Goal:
Answer these from the essay on riots:
(a) Who were dragged from their vehicles and killed in the 1992 LA riots?
(b) What immediate grievance does the essay say set off the riots this time?
(c) Which store's looting does the essay compare with "the looting of an entire economy"?

Document segment:
Watts Riots, LA, 1965. Image: Julian Wasser

That isn't to say that all insights from history are useless. Over  the last week ex-punks, chroniclers of rebel rock, 'Situationists' and  'leftists' have decided that these riots are somehow different, somehow  apolitical, compared to those that went before. The bizarrely  romanticised Gordon Riots, in which Catholics were massacred. The Watts  Riots of 1965, where corner shops were burned and ransacked with as much  intensity as they were on Monday, only with more firearms. Neither were  corner shops spared in the riots of 1981. The 1992 LA riots, where  innocent truck drivers were dragged from their vehicles and killed.

Riots always start with an immediate grievance—a hugely corrupt police  force shooting a man to death, this time—and become a free-for-all,  where people exploit the absence of the law, in which the people who  suffer are often innocent. Rioting is a politics of despair, but to  claim that these riots are somehow different, somehow 'neoliberal',  because of the allegedly novel phenomenon of mass looting, is asinine.  It would be infantile to cheer on rioters against corner shopkeepers  trying to defend their already small livelihoods; but equally so to  pretend that this had nothing to do with the demonisation of the young  and poor, nothing to do with our brutally unequal society and our  pathetic trickle-down attempts at amelioration. Then we line up with  those who think that looting Foot Locker is worse than the looting of an  entire economy.

Something has snapped, and it has been a long time coming. Listen to  what those few rioters to have got near a journalist have said: 'the  whole country is burning, man', 'we're showing the rich people we can do  what we want', 'they're screwing the system so only white middle-class  kids can get an education...everyone's heard about the police and  members of parliament taking bribes, the members of parliament stealing  thousands with their expenses. They set the example. It's time to loot'.  It's an excuse, sure, but it's also a truth. The right will not waste  the opportunity to treat this as a meaningless outbreak of thuggery,  needing the smack of firm government, but that doesn't mean we should do  the same. Over the last few years, the ruling class has kept trying to  commit suicide—financial crisis, expenses scandal, News International,  the Met, financial crisis mark two—and most of us won't let them. We'd  rather Keep Calm and Carry On. These kids, venal and stupid as some of  their actions obviously are, don't want to carry on. They want to see  the whole bloody thing burn.

Data rows:
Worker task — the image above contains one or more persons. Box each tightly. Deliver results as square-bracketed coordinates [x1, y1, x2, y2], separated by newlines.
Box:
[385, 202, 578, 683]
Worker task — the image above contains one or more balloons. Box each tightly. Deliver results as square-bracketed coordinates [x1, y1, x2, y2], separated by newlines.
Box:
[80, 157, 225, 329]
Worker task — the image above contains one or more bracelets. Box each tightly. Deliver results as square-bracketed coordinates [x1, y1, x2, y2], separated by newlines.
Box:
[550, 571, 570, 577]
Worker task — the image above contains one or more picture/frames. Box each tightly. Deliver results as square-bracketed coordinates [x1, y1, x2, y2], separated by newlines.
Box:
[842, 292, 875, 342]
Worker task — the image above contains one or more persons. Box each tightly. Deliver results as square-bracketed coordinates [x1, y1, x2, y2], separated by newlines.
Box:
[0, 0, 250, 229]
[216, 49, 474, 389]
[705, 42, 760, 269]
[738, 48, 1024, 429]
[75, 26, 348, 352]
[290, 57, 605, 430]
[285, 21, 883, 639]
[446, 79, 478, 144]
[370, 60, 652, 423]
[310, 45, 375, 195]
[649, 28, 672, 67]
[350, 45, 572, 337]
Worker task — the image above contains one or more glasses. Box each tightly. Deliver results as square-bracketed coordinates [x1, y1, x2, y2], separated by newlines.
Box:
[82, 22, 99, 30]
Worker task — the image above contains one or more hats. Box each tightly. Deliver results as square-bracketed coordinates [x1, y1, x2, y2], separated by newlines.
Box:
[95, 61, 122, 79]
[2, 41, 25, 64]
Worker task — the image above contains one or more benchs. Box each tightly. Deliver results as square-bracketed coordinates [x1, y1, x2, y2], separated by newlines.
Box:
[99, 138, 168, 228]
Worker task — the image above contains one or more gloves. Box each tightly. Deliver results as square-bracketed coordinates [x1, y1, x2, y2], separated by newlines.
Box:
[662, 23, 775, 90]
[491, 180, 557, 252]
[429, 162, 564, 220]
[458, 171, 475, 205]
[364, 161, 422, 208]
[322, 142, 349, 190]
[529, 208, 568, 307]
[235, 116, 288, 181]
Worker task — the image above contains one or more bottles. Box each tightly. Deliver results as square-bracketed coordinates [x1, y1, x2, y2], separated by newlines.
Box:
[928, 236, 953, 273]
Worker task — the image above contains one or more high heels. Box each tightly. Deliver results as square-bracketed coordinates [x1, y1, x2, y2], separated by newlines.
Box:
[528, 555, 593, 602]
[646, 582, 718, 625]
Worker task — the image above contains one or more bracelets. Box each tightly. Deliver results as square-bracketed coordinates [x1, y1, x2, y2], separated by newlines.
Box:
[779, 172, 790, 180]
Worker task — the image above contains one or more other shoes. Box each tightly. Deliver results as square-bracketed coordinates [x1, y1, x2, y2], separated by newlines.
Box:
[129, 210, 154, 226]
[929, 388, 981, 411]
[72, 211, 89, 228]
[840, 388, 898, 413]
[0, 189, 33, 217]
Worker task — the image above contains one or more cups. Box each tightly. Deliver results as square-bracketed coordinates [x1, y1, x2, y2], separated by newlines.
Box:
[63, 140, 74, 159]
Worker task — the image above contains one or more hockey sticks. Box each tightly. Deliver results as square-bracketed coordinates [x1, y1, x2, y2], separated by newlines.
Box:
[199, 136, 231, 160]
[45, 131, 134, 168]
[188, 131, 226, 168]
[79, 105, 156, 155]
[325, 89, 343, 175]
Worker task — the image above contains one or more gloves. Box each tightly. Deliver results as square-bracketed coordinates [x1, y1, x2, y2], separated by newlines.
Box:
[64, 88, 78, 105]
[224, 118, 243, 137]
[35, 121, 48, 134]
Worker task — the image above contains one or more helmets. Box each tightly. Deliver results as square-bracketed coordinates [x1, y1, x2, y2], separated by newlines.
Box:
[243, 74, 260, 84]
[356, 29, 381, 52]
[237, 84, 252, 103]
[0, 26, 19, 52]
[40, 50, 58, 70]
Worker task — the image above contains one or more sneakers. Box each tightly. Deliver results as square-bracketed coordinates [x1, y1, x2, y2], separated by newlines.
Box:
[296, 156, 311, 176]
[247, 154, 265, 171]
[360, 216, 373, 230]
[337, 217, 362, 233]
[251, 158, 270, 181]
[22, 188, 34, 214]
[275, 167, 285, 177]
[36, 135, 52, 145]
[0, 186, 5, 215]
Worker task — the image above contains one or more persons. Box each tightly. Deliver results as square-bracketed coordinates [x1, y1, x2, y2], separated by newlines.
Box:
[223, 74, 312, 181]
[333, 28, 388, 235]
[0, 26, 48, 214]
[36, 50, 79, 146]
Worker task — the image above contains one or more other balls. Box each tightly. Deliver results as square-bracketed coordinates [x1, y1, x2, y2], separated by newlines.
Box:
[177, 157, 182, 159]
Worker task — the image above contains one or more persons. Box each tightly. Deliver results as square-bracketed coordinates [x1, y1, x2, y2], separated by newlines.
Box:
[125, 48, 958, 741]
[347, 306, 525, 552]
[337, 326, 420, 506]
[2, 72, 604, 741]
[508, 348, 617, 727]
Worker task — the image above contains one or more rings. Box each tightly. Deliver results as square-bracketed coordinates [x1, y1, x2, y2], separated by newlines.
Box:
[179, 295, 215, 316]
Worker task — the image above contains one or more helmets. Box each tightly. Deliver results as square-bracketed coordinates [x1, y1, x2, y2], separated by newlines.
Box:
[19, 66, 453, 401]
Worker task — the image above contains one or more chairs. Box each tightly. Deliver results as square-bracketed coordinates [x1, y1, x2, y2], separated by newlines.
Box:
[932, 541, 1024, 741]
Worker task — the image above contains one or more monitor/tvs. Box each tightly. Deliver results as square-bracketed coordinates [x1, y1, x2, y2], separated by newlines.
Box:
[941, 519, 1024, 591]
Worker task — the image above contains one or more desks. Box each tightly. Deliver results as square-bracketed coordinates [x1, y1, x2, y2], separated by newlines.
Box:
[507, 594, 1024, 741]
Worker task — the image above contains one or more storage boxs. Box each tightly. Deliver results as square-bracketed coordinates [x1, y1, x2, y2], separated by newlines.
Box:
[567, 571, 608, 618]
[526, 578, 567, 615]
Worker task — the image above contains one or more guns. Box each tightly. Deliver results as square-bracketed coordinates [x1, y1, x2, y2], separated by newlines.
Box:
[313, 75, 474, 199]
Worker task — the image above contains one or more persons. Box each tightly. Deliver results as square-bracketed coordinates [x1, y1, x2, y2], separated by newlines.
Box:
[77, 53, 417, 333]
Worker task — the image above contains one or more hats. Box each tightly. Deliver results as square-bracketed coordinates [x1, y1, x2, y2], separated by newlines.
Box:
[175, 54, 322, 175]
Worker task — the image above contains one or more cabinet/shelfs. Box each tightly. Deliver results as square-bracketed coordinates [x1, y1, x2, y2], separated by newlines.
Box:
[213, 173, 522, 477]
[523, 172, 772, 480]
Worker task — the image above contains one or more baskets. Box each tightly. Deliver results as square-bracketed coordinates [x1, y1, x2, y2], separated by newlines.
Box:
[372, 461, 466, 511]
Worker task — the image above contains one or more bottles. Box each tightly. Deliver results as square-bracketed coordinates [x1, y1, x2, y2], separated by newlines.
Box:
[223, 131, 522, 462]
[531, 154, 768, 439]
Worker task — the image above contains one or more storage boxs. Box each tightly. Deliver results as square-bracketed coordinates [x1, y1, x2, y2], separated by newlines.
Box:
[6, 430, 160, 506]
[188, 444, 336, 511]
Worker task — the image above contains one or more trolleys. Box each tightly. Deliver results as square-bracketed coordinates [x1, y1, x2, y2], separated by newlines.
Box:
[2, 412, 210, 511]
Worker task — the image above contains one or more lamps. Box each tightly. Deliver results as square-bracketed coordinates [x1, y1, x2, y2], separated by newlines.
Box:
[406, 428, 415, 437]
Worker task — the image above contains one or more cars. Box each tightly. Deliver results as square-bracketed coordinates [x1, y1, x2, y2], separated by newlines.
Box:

Output below:
(a) Innocent truck drivers.
(b) A hugely corrupt police force shooting a man to death.
(c) Foot Locker.